AIG Bonus "Outrage"
A lot can be, has been, and will be said about AIG's payment of executive bonuses and the expressions of "outrage" from President Obama and other politicians. Tyler Cowen, for example -- one of the most reasonable people anywhere -- sparked criticism with an uncharacteristically sarcastic post on the topic.
One thing that I think this episode shows is that AIG (not surprisingly) is better than the government at market participation. The bailouts were, in part, arm's-length negotiations between AIG's people and the government's people, over how much AIG would have to give up in exchange for how much government money.
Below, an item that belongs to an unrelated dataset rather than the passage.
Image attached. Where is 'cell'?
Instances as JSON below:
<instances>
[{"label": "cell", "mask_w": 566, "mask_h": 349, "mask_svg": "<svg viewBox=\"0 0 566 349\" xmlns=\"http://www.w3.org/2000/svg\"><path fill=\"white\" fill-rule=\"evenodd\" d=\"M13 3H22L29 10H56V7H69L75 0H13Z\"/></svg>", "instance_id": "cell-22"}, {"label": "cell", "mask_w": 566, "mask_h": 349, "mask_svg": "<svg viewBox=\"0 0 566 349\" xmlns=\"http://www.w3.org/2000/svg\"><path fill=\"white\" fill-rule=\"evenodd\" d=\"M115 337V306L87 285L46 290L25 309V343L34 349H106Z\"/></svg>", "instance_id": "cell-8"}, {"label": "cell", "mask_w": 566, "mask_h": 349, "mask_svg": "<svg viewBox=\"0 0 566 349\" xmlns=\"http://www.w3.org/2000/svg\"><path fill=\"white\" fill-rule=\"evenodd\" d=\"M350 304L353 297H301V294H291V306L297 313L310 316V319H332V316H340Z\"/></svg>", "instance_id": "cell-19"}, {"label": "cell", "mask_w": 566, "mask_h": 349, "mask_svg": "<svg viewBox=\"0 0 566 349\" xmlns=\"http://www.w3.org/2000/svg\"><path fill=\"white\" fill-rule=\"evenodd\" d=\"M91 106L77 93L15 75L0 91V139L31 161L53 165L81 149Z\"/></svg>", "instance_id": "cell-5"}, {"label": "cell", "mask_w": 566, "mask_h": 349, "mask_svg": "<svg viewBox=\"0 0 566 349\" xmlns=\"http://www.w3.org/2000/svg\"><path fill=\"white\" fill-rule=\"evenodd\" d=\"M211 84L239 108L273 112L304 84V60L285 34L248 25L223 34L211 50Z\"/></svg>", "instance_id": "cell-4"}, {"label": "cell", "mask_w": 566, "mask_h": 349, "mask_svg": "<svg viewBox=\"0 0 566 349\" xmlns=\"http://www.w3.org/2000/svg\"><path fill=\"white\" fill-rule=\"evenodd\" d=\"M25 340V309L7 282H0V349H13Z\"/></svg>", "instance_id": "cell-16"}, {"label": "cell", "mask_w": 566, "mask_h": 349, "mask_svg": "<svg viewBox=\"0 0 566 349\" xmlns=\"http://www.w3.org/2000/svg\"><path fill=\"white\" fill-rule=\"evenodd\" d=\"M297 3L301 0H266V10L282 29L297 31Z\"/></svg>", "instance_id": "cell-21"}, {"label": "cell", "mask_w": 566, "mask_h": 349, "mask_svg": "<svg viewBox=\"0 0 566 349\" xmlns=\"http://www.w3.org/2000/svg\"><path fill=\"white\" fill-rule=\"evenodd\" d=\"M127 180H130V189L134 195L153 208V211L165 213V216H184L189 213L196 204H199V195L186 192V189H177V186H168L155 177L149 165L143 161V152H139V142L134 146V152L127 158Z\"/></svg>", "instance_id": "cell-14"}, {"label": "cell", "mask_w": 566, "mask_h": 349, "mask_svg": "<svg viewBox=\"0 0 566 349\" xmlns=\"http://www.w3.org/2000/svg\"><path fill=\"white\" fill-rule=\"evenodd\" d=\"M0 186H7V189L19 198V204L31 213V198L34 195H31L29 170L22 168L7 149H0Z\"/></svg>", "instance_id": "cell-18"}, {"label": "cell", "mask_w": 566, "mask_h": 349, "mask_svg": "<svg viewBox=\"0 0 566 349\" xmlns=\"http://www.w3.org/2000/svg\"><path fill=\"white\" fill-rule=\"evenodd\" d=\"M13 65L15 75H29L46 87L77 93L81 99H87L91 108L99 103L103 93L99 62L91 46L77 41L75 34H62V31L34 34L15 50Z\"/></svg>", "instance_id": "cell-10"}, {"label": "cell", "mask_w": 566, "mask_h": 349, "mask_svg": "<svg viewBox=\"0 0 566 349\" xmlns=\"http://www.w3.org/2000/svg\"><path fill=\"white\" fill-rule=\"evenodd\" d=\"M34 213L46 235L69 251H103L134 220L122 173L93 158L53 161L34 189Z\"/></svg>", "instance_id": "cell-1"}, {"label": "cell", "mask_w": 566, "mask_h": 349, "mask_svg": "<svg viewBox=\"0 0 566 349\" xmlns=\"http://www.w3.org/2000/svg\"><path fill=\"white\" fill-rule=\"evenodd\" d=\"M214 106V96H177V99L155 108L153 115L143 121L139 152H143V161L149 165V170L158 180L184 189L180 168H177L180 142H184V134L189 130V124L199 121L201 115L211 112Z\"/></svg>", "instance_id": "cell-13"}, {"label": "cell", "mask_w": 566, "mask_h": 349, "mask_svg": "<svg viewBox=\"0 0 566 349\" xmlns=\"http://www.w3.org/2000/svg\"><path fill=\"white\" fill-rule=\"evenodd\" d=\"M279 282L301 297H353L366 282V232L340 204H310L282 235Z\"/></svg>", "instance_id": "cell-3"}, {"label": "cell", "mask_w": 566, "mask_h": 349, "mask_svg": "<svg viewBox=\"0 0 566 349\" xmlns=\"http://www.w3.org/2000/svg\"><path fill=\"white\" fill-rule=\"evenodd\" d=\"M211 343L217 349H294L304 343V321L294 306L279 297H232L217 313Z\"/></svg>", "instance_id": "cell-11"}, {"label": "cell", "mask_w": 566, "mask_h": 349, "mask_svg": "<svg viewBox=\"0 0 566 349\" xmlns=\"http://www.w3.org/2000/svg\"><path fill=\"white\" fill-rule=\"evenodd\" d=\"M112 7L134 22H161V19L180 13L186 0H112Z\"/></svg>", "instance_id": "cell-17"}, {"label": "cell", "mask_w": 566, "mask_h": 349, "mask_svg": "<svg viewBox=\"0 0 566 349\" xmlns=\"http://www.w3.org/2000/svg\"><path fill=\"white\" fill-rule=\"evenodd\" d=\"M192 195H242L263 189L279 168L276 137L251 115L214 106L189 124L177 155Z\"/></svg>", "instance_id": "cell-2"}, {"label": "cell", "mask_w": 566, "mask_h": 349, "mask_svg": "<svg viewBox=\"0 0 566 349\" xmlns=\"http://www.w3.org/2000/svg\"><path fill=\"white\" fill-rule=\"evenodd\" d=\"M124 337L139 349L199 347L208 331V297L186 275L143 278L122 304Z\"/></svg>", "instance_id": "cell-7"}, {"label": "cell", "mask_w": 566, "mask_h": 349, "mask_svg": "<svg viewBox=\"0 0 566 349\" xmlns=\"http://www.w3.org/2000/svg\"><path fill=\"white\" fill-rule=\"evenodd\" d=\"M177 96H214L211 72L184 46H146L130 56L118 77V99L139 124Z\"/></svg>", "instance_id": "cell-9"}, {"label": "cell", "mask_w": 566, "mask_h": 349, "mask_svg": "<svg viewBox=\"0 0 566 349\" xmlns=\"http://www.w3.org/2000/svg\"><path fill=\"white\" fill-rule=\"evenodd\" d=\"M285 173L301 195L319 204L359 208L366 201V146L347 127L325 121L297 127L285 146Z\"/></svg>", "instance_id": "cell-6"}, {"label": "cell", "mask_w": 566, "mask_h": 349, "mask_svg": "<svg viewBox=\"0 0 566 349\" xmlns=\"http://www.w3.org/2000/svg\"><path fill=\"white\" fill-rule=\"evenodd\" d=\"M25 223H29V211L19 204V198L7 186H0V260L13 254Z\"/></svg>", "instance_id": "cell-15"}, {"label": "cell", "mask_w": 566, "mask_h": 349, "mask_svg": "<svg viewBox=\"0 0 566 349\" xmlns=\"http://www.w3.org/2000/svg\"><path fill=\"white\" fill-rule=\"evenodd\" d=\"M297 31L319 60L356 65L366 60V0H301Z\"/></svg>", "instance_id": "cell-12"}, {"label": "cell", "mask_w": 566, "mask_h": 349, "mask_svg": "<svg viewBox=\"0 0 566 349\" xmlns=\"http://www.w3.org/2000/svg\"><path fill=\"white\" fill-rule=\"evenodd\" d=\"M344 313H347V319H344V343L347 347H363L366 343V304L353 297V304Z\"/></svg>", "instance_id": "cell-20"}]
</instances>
This is what businesspeople do for a living; it's not what most government people do for a living. (As just one example, what employer would ever begin a salary negotiation by telling the employee, "My company can't afford to lose you"? And yet that's what the government did in saying that AIG was too big to fail.)
And so, surprise surprise, AIG came out of the negotiations with what appears to be a very nice deal.
Now the government, realizing it got snookered, is trying to divert attention from its own clumsy performance by voicing moral outrage at AIG. "I agree that you can have a dog in your apartment. . . . How dare you have a Saint Bernard in your apartment!"
Update: Minutes after posting this, I saw (courtesy of Russell Roberts at Cafe Hayek) that one of the bonus lamenters (Sen. Dodd) is the person who inserted into the stimulus bill an exception for contractually obligated bonuses agreed on before Feb. 11. In other words, "How dare AIG do what we agreed it could do!"